Brief
Repeat all of the records verbatim.

Data section
____
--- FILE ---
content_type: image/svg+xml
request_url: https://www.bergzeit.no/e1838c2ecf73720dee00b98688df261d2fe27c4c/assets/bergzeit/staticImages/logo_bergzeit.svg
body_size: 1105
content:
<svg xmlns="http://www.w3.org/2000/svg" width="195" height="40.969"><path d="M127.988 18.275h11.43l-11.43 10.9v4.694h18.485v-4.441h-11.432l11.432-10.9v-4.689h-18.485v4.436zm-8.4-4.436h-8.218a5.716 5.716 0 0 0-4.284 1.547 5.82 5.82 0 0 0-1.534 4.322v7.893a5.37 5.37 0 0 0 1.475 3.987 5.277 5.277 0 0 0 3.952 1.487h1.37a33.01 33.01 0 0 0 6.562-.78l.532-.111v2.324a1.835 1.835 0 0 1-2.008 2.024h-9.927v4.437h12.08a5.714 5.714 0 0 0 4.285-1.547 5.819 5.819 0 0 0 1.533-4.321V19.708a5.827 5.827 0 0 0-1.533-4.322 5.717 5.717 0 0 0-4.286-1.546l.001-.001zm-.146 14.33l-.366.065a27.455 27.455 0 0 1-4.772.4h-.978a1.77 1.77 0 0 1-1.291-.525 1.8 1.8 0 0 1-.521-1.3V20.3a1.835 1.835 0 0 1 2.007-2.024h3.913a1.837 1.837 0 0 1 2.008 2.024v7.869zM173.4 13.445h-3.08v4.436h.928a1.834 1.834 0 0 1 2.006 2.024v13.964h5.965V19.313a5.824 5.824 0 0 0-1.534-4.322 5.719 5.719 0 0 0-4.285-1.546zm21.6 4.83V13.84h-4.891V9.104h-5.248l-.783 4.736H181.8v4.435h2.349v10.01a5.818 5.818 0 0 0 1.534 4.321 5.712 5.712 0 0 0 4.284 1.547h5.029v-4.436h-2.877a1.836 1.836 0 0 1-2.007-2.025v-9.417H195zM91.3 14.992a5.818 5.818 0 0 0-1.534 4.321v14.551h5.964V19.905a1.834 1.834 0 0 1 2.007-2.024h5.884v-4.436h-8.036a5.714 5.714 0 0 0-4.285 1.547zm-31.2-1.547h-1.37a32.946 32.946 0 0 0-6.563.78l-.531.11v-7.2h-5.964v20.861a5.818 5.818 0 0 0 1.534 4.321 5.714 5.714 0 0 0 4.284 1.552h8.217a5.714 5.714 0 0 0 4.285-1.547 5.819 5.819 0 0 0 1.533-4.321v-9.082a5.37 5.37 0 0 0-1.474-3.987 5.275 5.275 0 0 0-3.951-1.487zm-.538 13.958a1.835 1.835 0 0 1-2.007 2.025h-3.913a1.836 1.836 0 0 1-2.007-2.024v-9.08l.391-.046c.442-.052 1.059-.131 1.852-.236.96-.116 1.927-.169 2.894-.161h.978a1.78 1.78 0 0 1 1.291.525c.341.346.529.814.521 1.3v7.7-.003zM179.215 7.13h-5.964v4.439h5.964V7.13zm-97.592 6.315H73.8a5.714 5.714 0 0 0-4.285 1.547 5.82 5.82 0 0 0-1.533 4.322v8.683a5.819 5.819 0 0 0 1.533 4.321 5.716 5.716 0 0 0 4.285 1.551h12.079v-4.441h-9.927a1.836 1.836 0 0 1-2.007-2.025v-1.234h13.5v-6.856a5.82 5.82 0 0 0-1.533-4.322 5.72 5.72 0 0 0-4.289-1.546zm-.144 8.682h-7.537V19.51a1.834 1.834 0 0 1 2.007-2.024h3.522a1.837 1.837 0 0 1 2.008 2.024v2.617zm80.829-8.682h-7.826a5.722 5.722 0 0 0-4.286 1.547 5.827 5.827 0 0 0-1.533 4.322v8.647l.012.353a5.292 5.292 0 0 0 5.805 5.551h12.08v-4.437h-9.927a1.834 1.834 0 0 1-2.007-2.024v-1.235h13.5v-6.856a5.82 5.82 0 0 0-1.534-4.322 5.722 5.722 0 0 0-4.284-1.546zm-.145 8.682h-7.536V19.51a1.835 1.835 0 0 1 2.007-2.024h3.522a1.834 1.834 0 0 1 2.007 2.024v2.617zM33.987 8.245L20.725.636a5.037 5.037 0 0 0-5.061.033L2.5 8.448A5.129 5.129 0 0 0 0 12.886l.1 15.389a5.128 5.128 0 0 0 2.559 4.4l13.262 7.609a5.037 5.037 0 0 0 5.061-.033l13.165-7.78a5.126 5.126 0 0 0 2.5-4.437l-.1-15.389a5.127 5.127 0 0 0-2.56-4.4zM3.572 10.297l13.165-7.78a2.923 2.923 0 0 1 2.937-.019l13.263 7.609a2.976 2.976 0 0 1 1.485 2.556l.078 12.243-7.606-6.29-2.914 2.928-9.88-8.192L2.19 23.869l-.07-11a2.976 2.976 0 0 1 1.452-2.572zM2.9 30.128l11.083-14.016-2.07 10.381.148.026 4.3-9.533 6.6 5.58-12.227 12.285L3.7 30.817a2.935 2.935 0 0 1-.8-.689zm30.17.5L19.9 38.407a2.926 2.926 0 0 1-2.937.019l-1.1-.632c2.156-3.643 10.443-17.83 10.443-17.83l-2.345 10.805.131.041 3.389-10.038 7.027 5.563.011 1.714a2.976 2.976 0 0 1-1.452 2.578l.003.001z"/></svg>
____
Response to this exercise
--- FILE ---
content_type: image/svg+xml
request_url: https://www.bergzeit.no/e1838c2ecf73720dee00b98688df261d2fe27c4c/assets/bergzeit/staticImages/logo_bergzeit.svg
body_size: 1105
content:
<svg xmlns="http://www.w3.org/2000/svg" width="195" height="40.969"><path d="M127.988 18.275h11.43l-11.43 10.9v4.694h18.485v-4.441h-11.432l11.432-10.9v-4.689h-18.485v4.436zm-8.4-4.436h-8.218a5.716 5.716 0 0 0-4.284 1.547 5.82 5.82 0 0 0-1.534 4.322v7.893a5.37 5.37 0 0 0 1.475 3.987 5.277 5.277 0 0 0 3.952 1.487h1.37a33.01 33.01 0 0 0 6.562-.78l.532-.111v2.324a1.835 1.835 0 0 1-2.008 2.024h-9.927v4.437h12.08a5.714 5.714 0 0 0 4.285-1.547 5.819 5.819 0 0 0 1.533-4.321V19.708a5.827 5.827 0 0 0-1.533-4.322 5.717 5.717 0 0 0-4.286-1.546l.001-.001zm-.146 14.33l-.366.065a27.455 27.455 0 0 1-4.772.4h-.978a1.77 1.77 0 0 1-1.291-.525 1.8 1.8 0 0 1-.521-1.3V20.3a1.835 1.835 0 0 1 2.007-2.024h3.913a1.837 1.837 0 0 1 2.008 2.024v7.869zM173.4 13.445h-3.08v4.436h.928a1.834 1.834 0 0 1 2.006 2.024v13.964h5.965V19.313a5.824 5.824 0 0 0-1.534-4.322 5.719 5.719 0 0 0-4.285-1.546zm21.6 4.83V13.84h-4.891V9.104h-5.248l-.783 4.736H181.8v4.435h2.349v10.01a5.818 5.818 0 0 0 1.534 4.321 5.712 5.712 0 0 0 4.284 1.547h5.029v-4.436h-2.877a1.836 1.836 0 0 1-2.007-2.025v-9.417H195zM91.3 14.992a5.818 5.818 0 0 0-1.534 4.321v14.551h5.964V19.905a1.834 1.834 0 0 1 2.007-2.024h5.884v-4.436h-8.036a5.714 5.714 0 0 0-4.285 1.547zm-31.2-1.547h-1.37a32.946 32.946 0 0 0-6.563.78l-.531.11v-7.2h-5.964v20.861a5.818 5.818 0 0 0 1.534 4.321 5.714 5.714 0 0 0 4.284 1.552h8.217a5.714 5.714 0 0 0 4.285-1.547 5.819 5.819 0 0 0 1.533-4.321v-9.082a5.37 5.37 0 0 0-1.474-3.987 5.275 5.275 0 0 0-3.951-1.487zm-.538 13.958a1.835 1.835 0 0 1-2.007 2.025h-3.913a1.836 1.836 0 0 1-2.007-2.024v-9.08l.391-.046c.442-.052 1.059-.131 1.852-.236.96-.116 1.927-.169 2.894-.161h.978a1.78 1.78 0 0 1 1.291.525c.341.346.529.814.521 1.3v7.7-.003zM179.215 7.13h-5.964v4.439h5.964V7.13zm-97.592 6.315H73.8a5.714 5.714 0 0 0-4.285 1.547 5.82 5.82 0 0 0-1.533 4.322v8.683a5.819 5.819 0 0 0 1.533 4.321 5.716 5.716 0 0 0 4.285 1.551h12.079v-4.441h-9.927a1.836 1.836 0 0 1-2.007-2.025v-1.234h13.5v-6.856a5.82 5.82 0 0 0-1.533-4.322 5.72 5.72 0 0 0-4.289-1.546zm-.144 8.682h-7.537V19.51a1.834 1.834 0 0 1 2.007-2.024h3.522a1.837 1.837 0 0 1 2.008 2.024v2.617zm80.829-8.682h-7.826a5.722 5.722 0 0 0-4.286 1.547 5.827 5.827 0 0 0-1.533 4.322v8.647l.012.353a5.292 5.292 0 0 0 5.805 5.551h12.08v-4.437h-9.927a1.834 1.834 0 0 1-2.007-2.024v-1.235h13.5v-6.856a5.82 5.82 0 0 0-1.534-4.322 5.722 5.722 0 0 0-4.284-1.546zm-.145 8.682h-7.536V19.51a1.835 1.835 0 0 1 2.007-2.024h3.522a1.834 1.834 0 0 1 2.007 2.024v2.617zM33.987 8.245L20.725.636a5.037 5.037 0 0 0-5.061.033L2.5 8.448A5.129 5.129 0 0 0 0 12.886l.1 15.389a5.128 5.128 0 0 0 2.559 4.4l13.262 7.609a5.037 5.037 0 0 0 5.061-.033l13.165-7.78a5.126 5.126 0 0 0 2.5-4.437l-.1-15.389a5.127 5.127 0 0 0-2.56-4.4zM3.572 10.297l13.165-7.78a2.923 2.923 0 0 1 2.937-.019l13.263 7.609a2.976 2.976 0 0 1 1.485 2.556l.078 12.243-7.606-6.29-2.914 2.928-9.88-8.192L2.19 23.869l-.07-11a2.976 2.976 0 0 1 1.452-2.572zM2.9 30.128l11.083-14.016-2.07 10.381.148.026 4.3-9.533 6.6 5.58-12.227 12.285L3.7 30.817a2.935 2.935 0 0 1-.8-.689zm30.17.5L19.9 38.407a2.926 2.926 0 0 1-2.937.019l-1.1-.632c2.156-3.643 10.443-17.83 10.443-17.83l-2.345 10.805.131.041 3.389-10.038 7.027 5.563.011 1.714a2.976 2.976 0 0 1-1.452 2.578l.003.001z"/></svg>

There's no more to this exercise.